Grundsätzlich sind beide Aufsätze einander im Sinn einer »Ruf-Antwort-Struktur« (161) zugeordnet. Für den Aspekt des Rufes ist die von Ricœur so genannte »Refiguration« (168) wichtig, dass sich ein Leser von einem Text aus neu versteht und eine mit dem Text gemeinsame Erfahrung voraussetzt: Ricœur sieht »in der Bibel ein großes, in sich geschlossenes, sich selbst regelndes Symbolnetzwerk«; dem setzt er »ein Selbst gegenüber, das sich selbst […] von den Sinnentwürfen, die sie [sc.: die Heiligen Schriften] vor sich entfalten […] (neu) zu verstehen sucht. Damit bekommt dieses biblische Symbolnetzwerk an Texten eine neue Bedeutung, denn da­durch wird ihm die Macht zugesprochen, bei seinen Lesern das Verlangen zu wecken, sich in ihm zu spiegeln« (187). Das religiöse Selbst – als gegenüber dem philosophischen Selbst eine »eigene Art von Selbst« (194) – fühlt sich also von den biblischen Schriften gerufen, um sich vor ihnen neu zu verstehen. Dabei nennt Ricœur vier verschiedene Figuren von Spiegeln, vor denen sich das religiöse Selbst verstehen kann: Die erste, gleichsam archetypische, Figur ist der prophetische Ruf des Alten Testaments, an dem die Struktur von Ruf und Antwort besonders deutlich wird. Die zweite, die chris-tomorphe, Figur fußt auf 2Kor 3,18. Hier sieht Ricœur das »ur­sprünglichste schriftliche Zeugnis der Reinterpretation des Paradigmas des beauftragten Selbst in nachösterlicher Perspektive« (196), das wie Christus sein will. Die dritte Figur bezeichnet Ricœur als den inneren Lehrer Augustins, da hier »der innere Mensch […] die Wahrheit in sich selbst« (199) entdeckt, was er schon in Prov 8, 21–36 vorgezeichnet sieht. Die vierte Figur, das Gewissen reflektiert Ricœur mit Rückbezug auf Paulus auf der Basis entsprechender Erwägungen Gerhard Ebelings, betont aber, aus philosophischen Gründen, stärker als dieser die »Autonomie des Gewissens« (203). Für Ricœur spricht Gott nicht direkt im Gewissen, denn dieses beruht auf der interpretativen Vermittlung durch den biblischen Glauben und zielt auf die Christomorphie des Selbst ab.
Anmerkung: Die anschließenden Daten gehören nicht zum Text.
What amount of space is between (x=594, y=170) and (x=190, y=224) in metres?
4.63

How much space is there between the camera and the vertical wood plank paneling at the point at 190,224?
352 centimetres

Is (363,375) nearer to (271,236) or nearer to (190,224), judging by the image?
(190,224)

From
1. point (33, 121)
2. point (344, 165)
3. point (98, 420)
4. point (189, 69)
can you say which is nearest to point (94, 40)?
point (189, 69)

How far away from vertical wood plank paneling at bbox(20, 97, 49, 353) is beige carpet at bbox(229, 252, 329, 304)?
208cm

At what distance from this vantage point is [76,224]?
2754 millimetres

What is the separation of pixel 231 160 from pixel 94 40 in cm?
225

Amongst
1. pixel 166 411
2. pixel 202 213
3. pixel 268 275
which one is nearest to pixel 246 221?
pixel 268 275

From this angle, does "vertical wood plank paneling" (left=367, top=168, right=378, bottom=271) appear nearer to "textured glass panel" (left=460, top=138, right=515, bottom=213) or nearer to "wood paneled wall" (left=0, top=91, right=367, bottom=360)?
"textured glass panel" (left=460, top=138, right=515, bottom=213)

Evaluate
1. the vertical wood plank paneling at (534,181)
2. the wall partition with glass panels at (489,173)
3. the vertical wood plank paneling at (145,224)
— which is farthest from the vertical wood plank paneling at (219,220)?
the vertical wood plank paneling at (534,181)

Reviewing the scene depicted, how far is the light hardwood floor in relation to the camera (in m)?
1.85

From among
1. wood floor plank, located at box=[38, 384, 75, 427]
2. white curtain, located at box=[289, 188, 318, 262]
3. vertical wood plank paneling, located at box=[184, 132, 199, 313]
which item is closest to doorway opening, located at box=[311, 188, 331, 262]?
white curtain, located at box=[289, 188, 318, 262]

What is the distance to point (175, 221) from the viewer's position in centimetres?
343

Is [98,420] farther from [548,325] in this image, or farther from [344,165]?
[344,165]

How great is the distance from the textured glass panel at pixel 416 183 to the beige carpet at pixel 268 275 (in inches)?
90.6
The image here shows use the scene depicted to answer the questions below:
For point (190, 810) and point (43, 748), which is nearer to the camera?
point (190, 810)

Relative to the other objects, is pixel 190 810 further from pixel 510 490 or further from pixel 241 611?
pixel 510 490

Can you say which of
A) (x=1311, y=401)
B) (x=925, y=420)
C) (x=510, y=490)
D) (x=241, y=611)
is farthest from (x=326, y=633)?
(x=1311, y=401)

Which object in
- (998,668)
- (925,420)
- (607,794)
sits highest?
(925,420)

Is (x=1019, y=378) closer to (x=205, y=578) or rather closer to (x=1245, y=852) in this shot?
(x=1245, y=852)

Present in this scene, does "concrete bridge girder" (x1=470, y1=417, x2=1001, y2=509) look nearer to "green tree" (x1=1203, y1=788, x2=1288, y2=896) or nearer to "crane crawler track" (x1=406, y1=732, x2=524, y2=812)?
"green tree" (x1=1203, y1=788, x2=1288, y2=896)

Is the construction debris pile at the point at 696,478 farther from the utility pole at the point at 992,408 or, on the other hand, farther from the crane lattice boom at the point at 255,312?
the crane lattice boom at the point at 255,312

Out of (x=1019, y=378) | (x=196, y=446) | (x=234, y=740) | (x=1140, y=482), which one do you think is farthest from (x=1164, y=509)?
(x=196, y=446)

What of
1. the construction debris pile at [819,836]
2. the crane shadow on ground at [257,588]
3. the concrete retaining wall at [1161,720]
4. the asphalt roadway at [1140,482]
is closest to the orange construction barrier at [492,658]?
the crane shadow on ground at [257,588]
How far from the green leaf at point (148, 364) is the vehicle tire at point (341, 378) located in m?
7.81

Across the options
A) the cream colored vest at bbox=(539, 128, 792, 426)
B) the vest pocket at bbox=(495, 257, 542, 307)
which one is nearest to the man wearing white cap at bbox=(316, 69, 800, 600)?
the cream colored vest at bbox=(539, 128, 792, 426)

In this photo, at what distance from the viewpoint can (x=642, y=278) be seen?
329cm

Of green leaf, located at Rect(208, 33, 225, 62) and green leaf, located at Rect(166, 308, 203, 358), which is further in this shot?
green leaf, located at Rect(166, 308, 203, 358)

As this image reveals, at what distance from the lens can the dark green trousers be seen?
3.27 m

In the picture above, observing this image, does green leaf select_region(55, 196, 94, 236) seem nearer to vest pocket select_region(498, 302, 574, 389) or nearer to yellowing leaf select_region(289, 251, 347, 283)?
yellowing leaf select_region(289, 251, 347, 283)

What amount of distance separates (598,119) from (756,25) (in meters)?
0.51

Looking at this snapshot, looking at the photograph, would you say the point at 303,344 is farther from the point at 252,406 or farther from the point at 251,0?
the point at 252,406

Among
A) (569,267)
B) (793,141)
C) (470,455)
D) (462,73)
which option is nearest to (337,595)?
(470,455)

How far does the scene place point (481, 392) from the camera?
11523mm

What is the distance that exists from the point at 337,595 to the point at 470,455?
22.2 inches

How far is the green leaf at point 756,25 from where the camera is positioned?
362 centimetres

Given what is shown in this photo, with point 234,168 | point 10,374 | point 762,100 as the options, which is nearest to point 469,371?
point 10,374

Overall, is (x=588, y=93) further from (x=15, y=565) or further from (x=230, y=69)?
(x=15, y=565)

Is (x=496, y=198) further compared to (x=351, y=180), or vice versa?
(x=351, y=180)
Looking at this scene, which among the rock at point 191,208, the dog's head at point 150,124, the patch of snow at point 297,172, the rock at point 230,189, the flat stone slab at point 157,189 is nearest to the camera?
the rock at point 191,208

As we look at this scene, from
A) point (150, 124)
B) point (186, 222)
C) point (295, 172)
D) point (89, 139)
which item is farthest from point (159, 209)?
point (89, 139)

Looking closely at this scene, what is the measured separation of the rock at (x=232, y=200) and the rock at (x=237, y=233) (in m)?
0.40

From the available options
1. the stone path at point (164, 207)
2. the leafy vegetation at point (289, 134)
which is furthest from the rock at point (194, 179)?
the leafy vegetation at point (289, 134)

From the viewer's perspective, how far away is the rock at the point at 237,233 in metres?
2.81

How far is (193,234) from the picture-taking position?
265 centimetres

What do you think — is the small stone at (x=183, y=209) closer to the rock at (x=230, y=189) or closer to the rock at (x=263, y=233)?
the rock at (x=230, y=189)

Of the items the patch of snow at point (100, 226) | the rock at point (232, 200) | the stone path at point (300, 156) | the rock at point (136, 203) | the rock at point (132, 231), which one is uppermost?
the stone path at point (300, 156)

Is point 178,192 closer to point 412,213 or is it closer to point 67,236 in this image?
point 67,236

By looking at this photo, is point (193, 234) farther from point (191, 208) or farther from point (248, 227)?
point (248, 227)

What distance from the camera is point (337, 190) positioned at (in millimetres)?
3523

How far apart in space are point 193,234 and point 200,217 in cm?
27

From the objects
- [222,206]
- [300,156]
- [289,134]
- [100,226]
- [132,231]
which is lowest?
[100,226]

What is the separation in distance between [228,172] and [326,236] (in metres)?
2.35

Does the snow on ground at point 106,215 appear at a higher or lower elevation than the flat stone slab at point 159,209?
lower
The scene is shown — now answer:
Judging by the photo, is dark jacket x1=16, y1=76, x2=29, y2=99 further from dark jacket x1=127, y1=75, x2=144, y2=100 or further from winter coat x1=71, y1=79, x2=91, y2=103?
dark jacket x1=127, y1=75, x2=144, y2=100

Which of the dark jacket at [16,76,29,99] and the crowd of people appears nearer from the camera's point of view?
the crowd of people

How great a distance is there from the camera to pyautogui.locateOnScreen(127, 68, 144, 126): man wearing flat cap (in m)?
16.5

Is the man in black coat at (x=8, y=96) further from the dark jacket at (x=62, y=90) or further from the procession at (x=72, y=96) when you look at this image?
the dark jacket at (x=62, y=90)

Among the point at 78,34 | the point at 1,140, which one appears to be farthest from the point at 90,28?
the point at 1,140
Im Schlussteil ihrer Untersuchung (219–262) würdigt M. die biblische Hermeneutik Ricœurs aus protestantisch-theologischer Perspektive kritisch. Sie stellt sehr deutlich heraus, dass diese biblische Hermeneutik »keine Kryptotheologie und kein ontotheologisches Amalgam« (231) ist und folglich – im Gegensatz zur soteriologischen Ausrichtung der Theologie – keinen Anspruch auf Heilsrelevanz erhebt. In dem für Ricœur so wichtigen Bezug auf das Ge­wissen, bei dem Paulus und Ebeling die grundlegenden Ge­sprächspartner sind, stellt M. eine große Differenz heraus. Während Ricœurs vollkommen vernünftige Reflexion die Autonomie des Gewissens betont, beurteilt M. diese als theologisch »unzuverlässig, weil Theologie als Soteriologie notwendig Rede von dem menschlich schlechthin ›Unvernünftigen‹, nur bei Gott Möglichen sein muss« (241), denn: »Die Theologie hält daran fest, dass das eigentliche Menschsein des Menschen erst coram Deo zur Entfaltung kommt, und dass der Mensch diese seine eigentliche Bestimmung erst sola fide erkennen kann« (242). Unter Bezug auf die anfangs besprochene Schrift Liebe und Gerechtigkeit weist M. darauf hin, dass trotz ihrer kritischen Würdigung eine Begegnung zwischen Ricœurs philosophischer Hermeneutik und der Theologie möglich ist, denn beide gehen mit der »Erfahrung […] zuvorkommender Liebe innerhalb des Menschenmöglichen um […]. Ohne Liebe kein Gewissen, kein gewissenhaftes, verantwortungsvolles Handeln« (248), so dass bei allen Unterschieden die Ethik der geeignete Ort der Begegnung beider ist. Indem Ricœur die unkalkulierbare Liebe von Anfang an in seine Ethik einbezieht, »wird sie eine durch Großzügigkeit und die Möglichkeit zur Vergebung und Versöhnung geprägte Situationsethik, die alle rein ›diskursiven‹ Ethik-Vorschläge in ihrem Anspruch bei weitem übersteigt« (260). Einen in ihrem Sinn vertikalen theologischen Bezug findet M. in einem 2007 posthum erschienenen Buch, das vier Jahre später unter dem deutschen Titel Lebendig bis in den Tod erschienen ist. Hier lässt Ricœur kurz vor seinem Tod mit dem Gedanken der Auferstehung Christi »zuletzt eine Erweiterung seines Denkens aufblitzen, die jenseits all dessen liegen könnte, was er zu Lebzeiten seinen Lesern und Zuhörern je zu denken gegeben hat« (257).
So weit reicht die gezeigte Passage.